Exercise requirements =
Rewrite the records below with every "farthest" changed to "most distant" and nothing else altered.

The records =
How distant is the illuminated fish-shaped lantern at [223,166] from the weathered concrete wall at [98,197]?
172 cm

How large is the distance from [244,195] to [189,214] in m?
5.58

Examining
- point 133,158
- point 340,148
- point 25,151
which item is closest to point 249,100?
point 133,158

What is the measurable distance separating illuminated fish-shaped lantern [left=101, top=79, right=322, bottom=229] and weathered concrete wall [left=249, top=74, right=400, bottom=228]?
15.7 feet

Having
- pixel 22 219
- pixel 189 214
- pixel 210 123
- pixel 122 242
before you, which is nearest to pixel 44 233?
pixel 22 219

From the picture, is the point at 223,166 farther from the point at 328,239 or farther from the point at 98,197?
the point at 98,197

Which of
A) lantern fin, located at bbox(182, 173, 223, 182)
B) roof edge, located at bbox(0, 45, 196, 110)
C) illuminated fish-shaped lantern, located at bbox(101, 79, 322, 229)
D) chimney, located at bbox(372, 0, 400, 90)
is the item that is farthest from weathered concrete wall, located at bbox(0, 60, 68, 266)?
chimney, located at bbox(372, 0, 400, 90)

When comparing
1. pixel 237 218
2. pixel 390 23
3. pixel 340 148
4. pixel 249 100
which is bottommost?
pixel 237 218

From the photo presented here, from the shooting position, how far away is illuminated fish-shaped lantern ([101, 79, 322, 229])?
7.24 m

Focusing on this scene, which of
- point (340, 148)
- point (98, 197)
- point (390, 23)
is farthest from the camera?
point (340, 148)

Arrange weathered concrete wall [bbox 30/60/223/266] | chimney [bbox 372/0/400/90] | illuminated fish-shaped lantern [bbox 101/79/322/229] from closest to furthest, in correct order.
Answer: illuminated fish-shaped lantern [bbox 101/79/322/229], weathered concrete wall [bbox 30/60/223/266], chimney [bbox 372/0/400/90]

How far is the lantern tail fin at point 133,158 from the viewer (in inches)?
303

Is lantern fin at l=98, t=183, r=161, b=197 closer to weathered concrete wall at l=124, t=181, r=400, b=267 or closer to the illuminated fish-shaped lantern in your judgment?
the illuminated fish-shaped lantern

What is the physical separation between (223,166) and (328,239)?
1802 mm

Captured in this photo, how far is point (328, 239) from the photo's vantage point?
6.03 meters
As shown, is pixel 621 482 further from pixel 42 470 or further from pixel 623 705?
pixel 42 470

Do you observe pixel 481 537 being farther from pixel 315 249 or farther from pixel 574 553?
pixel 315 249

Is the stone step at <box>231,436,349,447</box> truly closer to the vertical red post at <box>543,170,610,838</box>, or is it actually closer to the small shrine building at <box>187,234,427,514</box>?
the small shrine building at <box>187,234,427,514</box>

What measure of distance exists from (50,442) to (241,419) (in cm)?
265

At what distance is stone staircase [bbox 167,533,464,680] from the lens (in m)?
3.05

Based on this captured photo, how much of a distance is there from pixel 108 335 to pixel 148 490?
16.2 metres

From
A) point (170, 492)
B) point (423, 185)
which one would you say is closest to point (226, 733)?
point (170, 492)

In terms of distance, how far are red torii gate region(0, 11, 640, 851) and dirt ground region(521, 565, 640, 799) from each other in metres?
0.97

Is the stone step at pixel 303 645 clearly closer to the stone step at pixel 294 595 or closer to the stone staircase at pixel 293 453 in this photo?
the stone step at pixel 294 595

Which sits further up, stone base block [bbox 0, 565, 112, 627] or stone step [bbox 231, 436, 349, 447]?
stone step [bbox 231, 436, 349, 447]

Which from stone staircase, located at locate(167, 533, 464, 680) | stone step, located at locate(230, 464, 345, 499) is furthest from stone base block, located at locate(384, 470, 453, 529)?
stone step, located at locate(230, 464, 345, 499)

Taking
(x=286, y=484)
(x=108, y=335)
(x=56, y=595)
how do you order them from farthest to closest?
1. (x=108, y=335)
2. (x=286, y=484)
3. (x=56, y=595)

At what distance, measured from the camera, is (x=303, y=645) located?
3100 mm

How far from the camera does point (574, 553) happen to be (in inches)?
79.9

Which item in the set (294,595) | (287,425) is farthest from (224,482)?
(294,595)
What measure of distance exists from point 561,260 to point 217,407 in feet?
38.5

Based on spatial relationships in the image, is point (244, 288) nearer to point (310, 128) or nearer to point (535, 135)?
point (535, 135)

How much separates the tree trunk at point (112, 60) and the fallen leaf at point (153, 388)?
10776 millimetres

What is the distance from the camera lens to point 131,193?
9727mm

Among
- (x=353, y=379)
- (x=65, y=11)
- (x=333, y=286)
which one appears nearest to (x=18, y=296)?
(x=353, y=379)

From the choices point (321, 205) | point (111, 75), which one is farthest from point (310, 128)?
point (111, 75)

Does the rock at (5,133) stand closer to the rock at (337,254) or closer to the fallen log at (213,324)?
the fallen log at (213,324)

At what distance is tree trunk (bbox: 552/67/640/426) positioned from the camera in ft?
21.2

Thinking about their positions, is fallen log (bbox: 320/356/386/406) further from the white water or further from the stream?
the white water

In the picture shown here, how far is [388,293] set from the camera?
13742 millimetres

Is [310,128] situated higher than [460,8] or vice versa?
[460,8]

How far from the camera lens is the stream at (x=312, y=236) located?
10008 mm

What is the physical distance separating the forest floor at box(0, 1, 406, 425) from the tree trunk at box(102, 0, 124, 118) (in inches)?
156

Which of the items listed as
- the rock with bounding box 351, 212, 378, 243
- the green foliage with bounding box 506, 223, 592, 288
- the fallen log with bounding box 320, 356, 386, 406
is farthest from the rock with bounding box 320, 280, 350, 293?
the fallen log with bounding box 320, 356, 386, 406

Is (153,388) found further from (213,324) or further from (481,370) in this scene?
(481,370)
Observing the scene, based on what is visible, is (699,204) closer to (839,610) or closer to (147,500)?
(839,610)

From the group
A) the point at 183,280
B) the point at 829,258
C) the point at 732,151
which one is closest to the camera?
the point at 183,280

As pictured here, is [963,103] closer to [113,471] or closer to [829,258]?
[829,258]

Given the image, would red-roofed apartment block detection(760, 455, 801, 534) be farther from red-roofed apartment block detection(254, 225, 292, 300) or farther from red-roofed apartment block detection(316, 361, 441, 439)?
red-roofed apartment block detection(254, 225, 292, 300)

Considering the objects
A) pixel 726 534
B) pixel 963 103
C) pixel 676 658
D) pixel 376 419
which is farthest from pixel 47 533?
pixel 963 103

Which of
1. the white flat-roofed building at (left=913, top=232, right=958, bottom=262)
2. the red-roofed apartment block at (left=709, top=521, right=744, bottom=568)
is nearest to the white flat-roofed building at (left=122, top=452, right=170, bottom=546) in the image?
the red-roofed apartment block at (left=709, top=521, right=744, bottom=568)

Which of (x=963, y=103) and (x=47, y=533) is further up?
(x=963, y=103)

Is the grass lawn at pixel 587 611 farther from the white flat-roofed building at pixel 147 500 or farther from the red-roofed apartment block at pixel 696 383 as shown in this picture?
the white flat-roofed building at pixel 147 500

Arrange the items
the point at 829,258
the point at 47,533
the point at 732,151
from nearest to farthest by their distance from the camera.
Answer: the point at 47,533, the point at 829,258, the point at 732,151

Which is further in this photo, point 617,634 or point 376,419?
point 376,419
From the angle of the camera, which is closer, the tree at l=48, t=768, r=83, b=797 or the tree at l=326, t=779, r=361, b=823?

Response to this exercise =
How distant is the illuminated fish-shaped lantern at [223,166] from the weathered concrete wall at [98,197]?
172 cm

How large is the distance from [244,195] to [189,214] in m?
5.58

Examining
- point 133,158
- point 340,148
- point 25,151
which item is closest to point 249,100?
point 133,158

What is the measurable distance separating illuminated fish-shaped lantern [left=101, top=79, right=322, bottom=229] and weathered concrete wall [left=249, top=74, right=400, bottom=228]?
15.7 feet

Having
- pixel 22 219
- pixel 189 214
- pixel 210 123
- pixel 122 242
before you, which is nearest to pixel 44 233?
pixel 22 219

From the picture, is the point at 223,166 farther from the point at 328,239 or farther from the point at 98,197?
the point at 98,197

Which of
A) lantern fin, located at bbox(182, 173, 223, 182)
B) roof edge, located at bbox(0, 45, 196, 110)
C) illuminated fish-shaped lantern, located at bbox(101, 79, 322, 229)
D) chimney, located at bbox(372, 0, 400, 90)
is the item that is most distant from weathered concrete wall, located at bbox(0, 60, 68, 266)?
chimney, located at bbox(372, 0, 400, 90)

When comparing
1. pixel 237 218
2. pixel 390 23
3. pixel 340 148
4. pixel 249 100
which is bottommost?
pixel 237 218

From the photo presented here, from the shooting position, how far away is illuminated fish-shaped lantern ([101, 79, 322, 229])?
7.24 m

Focusing on this scene, which of
- point (340, 148)
- point (98, 197)
- point (390, 23)
is most distant from the camera?
point (340, 148)

Arrange weathered concrete wall [bbox 30/60/223/266] | chimney [bbox 372/0/400/90] | illuminated fish-shaped lantern [bbox 101/79/322/229] from closest to furthest, in correct order.
Answer: illuminated fish-shaped lantern [bbox 101/79/322/229], weathered concrete wall [bbox 30/60/223/266], chimney [bbox 372/0/400/90]

How far is the lantern tail fin at point 133,158 from the viewer (in inches)?
303

Is lantern fin at l=98, t=183, r=161, b=197 closer to weathered concrete wall at l=124, t=181, r=400, b=267 or closer to the illuminated fish-shaped lantern in your judgment?
the illuminated fish-shaped lantern

What is the physical separation between (223,166) and (328,239)?
1802 mm

Captured in this photo, how far is point (328, 239) from the photo's vantage point?
6.03 meters
As shown, is pixel 621 482 further from pixel 42 470 or further from pixel 623 705?
pixel 42 470

Do you observe pixel 481 537 being farther from pixel 315 249 or farther from pixel 574 553?
pixel 315 249

Is the stone step at <box>231,436,349,447</box> truly closer to the vertical red post at <box>543,170,610,838</box>, or is it actually closer to the small shrine building at <box>187,234,427,514</box>?
the small shrine building at <box>187,234,427,514</box>

What measure of distance exists from (50,442) to (241,419) (in cm)?
265

At what distance is stone staircase [bbox 167,533,464,680] from the lens (in m)?
3.05

Based on this captured photo, how much of a distance is there from pixel 108 335 to pixel 148 490?
16.2 metres

From
A) point (170, 492)
B) point (423, 185)
which one would you say is closest to point (226, 733)?
point (170, 492)

In terms of distance, how far are red torii gate region(0, 11, 640, 851) and dirt ground region(521, 565, 640, 799) from each other in metres?
0.97

Is the stone step at pixel 303 645 clearly closer to the stone step at pixel 294 595 or closer to the stone staircase at pixel 293 453 in this photo?
the stone step at pixel 294 595

Which sits further up, stone base block [bbox 0, 565, 112, 627] or stone step [bbox 231, 436, 349, 447]?
stone step [bbox 231, 436, 349, 447]

Which from stone staircase, located at locate(167, 533, 464, 680) | stone step, located at locate(230, 464, 345, 499) is furthest from stone base block, located at locate(384, 470, 453, 529)?
stone step, located at locate(230, 464, 345, 499)

Taking
(x=286, y=484)
(x=108, y=335)
(x=56, y=595)
how do you order them from most distant to closest?
1. (x=108, y=335)
2. (x=286, y=484)
3. (x=56, y=595)

At what distance, measured from the camera, is (x=303, y=645) located?
3100 mm

How far from the camera does point (574, 553) happen to be (in inches)?
79.9

Which item in the set (294,595) | (287,425) is most distant from (224,482)?
(294,595)
What measure of distance exists from point 561,260 to point 217,407 in feet?
38.5

Based on spatial relationships in the image, is point (244, 288) nearer to point (310, 128) or nearer to point (535, 135)?
point (535, 135)

How much separates the tree trunk at point (112, 60) and the fallen leaf at point (153, 388)?
10776 millimetres

What is the distance from the camera lens to point 131,193?
9727mm

Among
- (x=353, y=379)
- (x=65, y=11)
- (x=333, y=286)
which one appears nearest to (x=18, y=296)?
(x=353, y=379)

From the choices point (321, 205) | point (111, 75), which one is most distant from point (310, 128)?
point (111, 75)

Does the rock at (5,133) stand closer to the rock at (337,254) or closer to the fallen log at (213,324)?
the fallen log at (213,324)

At what distance is tree trunk (bbox: 552/67/640/426) positioned from the camera in ft?
21.2

Thinking about their positions, is fallen log (bbox: 320/356/386/406) further from the white water or further from the stream?
the white water

In the picture shown here, how far is [388,293] set from the camera?
13742 millimetres

Is [310,128] situated higher than [460,8] or vice versa?
[460,8]

How far from the camera lens is the stream at (x=312, y=236) located?
10008 mm

What is the physical distance separating the forest floor at box(0, 1, 406, 425) from the tree trunk at box(102, 0, 124, 118) (in inches)?
156

Which of the items listed as
- the rock with bounding box 351, 212, 378, 243
- the green foliage with bounding box 506, 223, 592, 288
- the fallen log with bounding box 320, 356, 386, 406
is most distant from the rock with bounding box 320, 280, 350, 293?
the fallen log with bounding box 320, 356, 386, 406

Is (153,388) found further from (213,324) or further from (481,370) in this scene?
(481,370)
Observing the scene, based on what is visible, is (699,204) closer to (839,610) or closer to (147,500)?
(839,610)

From the group
A) the point at 183,280
B) the point at 829,258
C) the point at 732,151
which one is closest to the camera?
the point at 183,280

As pictured here, is [963,103] closer to [113,471] or closer to [829,258]?
[829,258]

Given the image, would red-roofed apartment block detection(760, 455, 801, 534) be farther from red-roofed apartment block detection(254, 225, 292, 300) or farther from red-roofed apartment block detection(316, 361, 441, 439)?
red-roofed apartment block detection(254, 225, 292, 300)

Considering the objects
A) pixel 726 534
B) pixel 963 103
C) pixel 676 658
D) pixel 376 419
which is most distant from pixel 47 533?
pixel 963 103

Which of
1. the white flat-roofed building at (left=913, top=232, right=958, bottom=262)
2. the red-roofed apartment block at (left=709, top=521, right=744, bottom=568)
is nearest to the white flat-roofed building at (left=122, top=452, right=170, bottom=546) in the image?
the red-roofed apartment block at (left=709, top=521, right=744, bottom=568)

Which of (x=963, y=103) and (x=47, y=533) is further up?
(x=963, y=103)

Is the grass lawn at pixel 587 611 farther from the white flat-roofed building at pixel 147 500 or farther from the red-roofed apartment block at pixel 696 383 as shown in this picture?
the white flat-roofed building at pixel 147 500

Arrange the items
the point at 829,258
the point at 47,533
the point at 732,151
from nearest to most distant by their distance from the camera.
Answer: the point at 47,533, the point at 829,258, the point at 732,151

Which is further in this photo, point 617,634 or point 376,419?
point 376,419
From the angle of the camera, which is closer, the tree at l=48, t=768, r=83, b=797 or the tree at l=326, t=779, r=361, b=823?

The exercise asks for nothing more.